**Provided data**
○ ○ ○ ○ ○ ○ ○

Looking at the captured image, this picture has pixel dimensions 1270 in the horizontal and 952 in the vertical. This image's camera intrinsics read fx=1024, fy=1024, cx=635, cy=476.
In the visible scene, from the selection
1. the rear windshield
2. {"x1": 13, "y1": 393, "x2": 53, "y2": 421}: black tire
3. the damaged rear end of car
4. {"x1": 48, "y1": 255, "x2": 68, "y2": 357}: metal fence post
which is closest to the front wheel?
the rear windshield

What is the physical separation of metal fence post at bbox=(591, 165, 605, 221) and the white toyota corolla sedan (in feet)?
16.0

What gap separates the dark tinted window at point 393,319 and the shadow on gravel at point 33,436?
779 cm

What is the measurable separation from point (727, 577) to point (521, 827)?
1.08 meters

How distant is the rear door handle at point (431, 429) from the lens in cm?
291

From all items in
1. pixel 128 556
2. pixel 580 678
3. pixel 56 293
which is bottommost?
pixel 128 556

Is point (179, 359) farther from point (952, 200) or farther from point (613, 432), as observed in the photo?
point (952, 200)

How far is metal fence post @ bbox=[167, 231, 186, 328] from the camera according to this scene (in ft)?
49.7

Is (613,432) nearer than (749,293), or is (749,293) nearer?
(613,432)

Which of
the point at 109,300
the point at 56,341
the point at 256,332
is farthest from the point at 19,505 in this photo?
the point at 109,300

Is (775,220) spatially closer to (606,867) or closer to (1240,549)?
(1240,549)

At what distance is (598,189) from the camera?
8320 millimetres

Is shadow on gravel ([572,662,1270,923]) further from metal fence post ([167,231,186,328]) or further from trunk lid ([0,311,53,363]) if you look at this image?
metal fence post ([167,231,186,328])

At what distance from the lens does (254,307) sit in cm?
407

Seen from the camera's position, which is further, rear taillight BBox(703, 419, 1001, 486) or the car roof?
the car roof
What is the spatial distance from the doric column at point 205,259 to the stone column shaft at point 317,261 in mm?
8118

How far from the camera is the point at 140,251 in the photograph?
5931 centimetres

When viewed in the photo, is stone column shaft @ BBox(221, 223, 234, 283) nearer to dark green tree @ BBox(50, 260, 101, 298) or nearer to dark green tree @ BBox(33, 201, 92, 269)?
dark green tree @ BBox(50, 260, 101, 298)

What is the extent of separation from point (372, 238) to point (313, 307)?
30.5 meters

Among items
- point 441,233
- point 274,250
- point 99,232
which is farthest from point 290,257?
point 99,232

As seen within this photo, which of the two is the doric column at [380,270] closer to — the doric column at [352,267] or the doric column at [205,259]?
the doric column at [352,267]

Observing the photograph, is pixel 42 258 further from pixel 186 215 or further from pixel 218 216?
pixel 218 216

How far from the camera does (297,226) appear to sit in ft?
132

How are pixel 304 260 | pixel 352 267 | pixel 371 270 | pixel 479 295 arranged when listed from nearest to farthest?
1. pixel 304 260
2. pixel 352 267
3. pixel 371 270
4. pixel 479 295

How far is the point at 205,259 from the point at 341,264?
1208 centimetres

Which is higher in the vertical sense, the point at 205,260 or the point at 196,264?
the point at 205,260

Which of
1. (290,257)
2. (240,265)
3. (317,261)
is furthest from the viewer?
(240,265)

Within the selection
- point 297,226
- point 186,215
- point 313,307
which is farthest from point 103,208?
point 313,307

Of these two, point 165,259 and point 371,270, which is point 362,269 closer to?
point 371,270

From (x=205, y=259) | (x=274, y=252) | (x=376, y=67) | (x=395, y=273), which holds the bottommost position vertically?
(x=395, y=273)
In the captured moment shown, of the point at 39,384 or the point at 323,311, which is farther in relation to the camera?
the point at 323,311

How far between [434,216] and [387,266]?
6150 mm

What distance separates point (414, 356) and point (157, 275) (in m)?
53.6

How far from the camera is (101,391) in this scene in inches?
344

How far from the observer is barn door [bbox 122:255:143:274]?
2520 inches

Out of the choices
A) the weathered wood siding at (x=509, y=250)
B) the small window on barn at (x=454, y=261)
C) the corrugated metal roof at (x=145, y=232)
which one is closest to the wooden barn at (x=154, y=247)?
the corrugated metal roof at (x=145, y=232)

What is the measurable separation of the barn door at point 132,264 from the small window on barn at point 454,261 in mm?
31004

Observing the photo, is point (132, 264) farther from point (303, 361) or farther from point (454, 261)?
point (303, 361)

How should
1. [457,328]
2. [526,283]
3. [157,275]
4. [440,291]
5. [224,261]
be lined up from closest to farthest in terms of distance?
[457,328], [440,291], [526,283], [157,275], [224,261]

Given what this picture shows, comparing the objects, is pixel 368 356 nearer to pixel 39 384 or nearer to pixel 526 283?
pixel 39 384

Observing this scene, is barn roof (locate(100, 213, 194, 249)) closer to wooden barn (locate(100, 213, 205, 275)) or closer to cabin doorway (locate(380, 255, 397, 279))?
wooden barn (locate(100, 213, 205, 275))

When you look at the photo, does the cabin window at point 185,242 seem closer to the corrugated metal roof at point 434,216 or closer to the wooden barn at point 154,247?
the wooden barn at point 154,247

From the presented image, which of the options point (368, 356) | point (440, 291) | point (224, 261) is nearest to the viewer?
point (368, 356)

○ ○ ○ ○ ○ ○ ○

**Objective**
Switch every "lens" in the records above to "camera", and write out all the records again with nothing else altered.

**Written answer**
Looking at the captured image, this picture has pixel dimensions 1270 in the horizontal and 952 in the vertical. This image's camera intrinsics read fx=1024, fy=1024, cx=635, cy=476.
In the visible scene, from the selection
1. the rear windshield
2. {"x1": 13, "y1": 393, "x2": 53, "y2": 421}: black tire
3. the damaged rear end of car
4. {"x1": 48, "y1": 255, "x2": 68, "y2": 357}: metal fence post
which is closest to the front wheel?
the rear windshield

What is the physical separation of metal fence post at bbox=(591, 165, 605, 221) and the white toyota corolla sedan (in feet)?
16.0

What gap separates the dark tinted window at point 393,319 and the shadow on gravel at point 33,436?
779 cm

What is the measurable separation from point (727, 577) to point (521, 827)?
1.08 meters

How distant is the rear door handle at point (431, 429) from the camera in cm?
291

From all items in
1. pixel 128 556
2. pixel 580 678
3. pixel 56 293
which is bottommost?
pixel 128 556

Is point (179, 359) farther from point (952, 200) or farther from point (613, 432), as observed in the photo?
point (952, 200)

How far is metal fence post @ bbox=[167, 231, 186, 328] from the camera according to this scene (in ft)?
49.7

Is (613,432) nearer than (749,293), or is (749,293) nearer?
(613,432)

Which of
the point at 109,300
the point at 56,341
the point at 256,332
is farthest from the point at 19,505 in this photo?
the point at 109,300

Is (775,220) spatially closer to (606,867) or closer to (1240,549)?
(1240,549)

At what distance is (598,189) from the camera?
8320 millimetres

Is shadow on gravel ([572,662,1270,923]) further from metal fence post ([167,231,186,328]) or further from trunk lid ([0,311,53,363]) if you look at this image?
metal fence post ([167,231,186,328])

At what distance from the camera does (254,307) sit in cm?
407

Seen from the camera's position, which is further, rear taillight BBox(703, 419, 1001, 486) or the car roof?
the car roof
What is the spatial distance from the doric column at point 205,259 to the stone column shaft at point 317,261 in mm?
8118

How far from the camera is the point at 140,251 in the photograph?
5931 centimetres

When viewed in the photo, is stone column shaft @ BBox(221, 223, 234, 283) nearer to dark green tree @ BBox(50, 260, 101, 298) or nearer to dark green tree @ BBox(33, 201, 92, 269)?
dark green tree @ BBox(50, 260, 101, 298)

What is the extent of separation from point (372, 238) to point (313, 307)?
30.5 meters

Among items
- point 441,233
- point 274,250
- point 99,232
which is farthest from point 290,257?
point 99,232

As seen within this photo, which of the two is the doric column at [380,270] closer to — the doric column at [352,267] or the doric column at [205,259]?
the doric column at [352,267]

Observing the photograph, is pixel 42 258 further from pixel 186 215 or further from pixel 218 216?
pixel 218 216

How far from the camera does (297,226) appear to sit in ft?
132

How are pixel 304 260 | pixel 352 267 | pixel 371 270 | pixel 479 295 arranged when listed from nearest to farthest?
1. pixel 304 260
2. pixel 352 267
3. pixel 371 270
4. pixel 479 295

How far is the point at 205,259 from the point at 341,264?
1208 centimetres

Which is higher in the vertical sense, the point at 205,260 or the point at 196,264?
the point at 205,260

Which of
1. (290,257)
2. (240,265)
3. (317,261)
is furthest from the viewer?
(240,265)

Within the selection
- point 297,226
- point 186,215
- point 313,307
which is farthest from point 103,208?
point 313,307

Of these two, point 165,259 and point 371,270, which is point 362,269 closer to?
point 371,270

From (x=205, y=259) | (x=274, y=252) | (x=376, y=67) | (x=395, y=273), which holds the bottommost position vertically?
(x=395, y=273)
In the captured moment shown, of the point at 39,384 or the point at 323,311, which is farther in relation to the camera?
the point at 323,311

How far between [434,216] and [387,266]?
6150 mm

What distance separates point (414, 356) and point (157, 275) (in m)?
53.6

How far from the camera is (101,391) in this scene in inches?
344

How far from the observer is barn door [bbox 122:255:143:274]?
2520 inches

Out of the choices
A) the weathered wood siding at (x=509, y=250)
B) the small window on barn at (x=454, y=261)
C) the corrugated metal roof at (x=145, y=232)
which one is closest to the wooden barn at (x=154, y=247)?
the corrugated metal roof at (x=145, y=232)

What is the measurable separation of the barn door at point 132,264 from the small window on barn at point 454,261 in mm?
31004

Observing the photo, is point (132, 264) farther from point (303, 361) or farther from point (454, 261)?
point (303, 361)

How should
1. [457,328]
2. [526,283]
3. [157,275]
4. [440,291]
5. [224,261]
be lined up from closest to farthest in terms of distance?
[457,328], [440,291], [526,283], [157,275], [224,261]

Given what this picture shows, comparing the objects, is pixel 368 356 nearer to pixel 39 384 or nearer to pixel 526 283?
pixel 39 384

Observing this scene, is barn roof (locate(100, 213, 194, 249)) closer to wooden barn (locate(100, 213, 205, 275)) or closer to cabin doorway (locate(380, 255, 397, 279))?
wooden barn (locate(100, 213, 205, 275))

When you look at the photo, does the cabin window at point 185,242 seem closer to the corrugated metal roof at point 434,216 or closer to the wooden barn at point 154,247?
the wooden barn at point 154,247

From the presented image, which of the options point (368, 356) | point (440, 291) | point (224, 261) is nearest to the viewer?
point (368, 356)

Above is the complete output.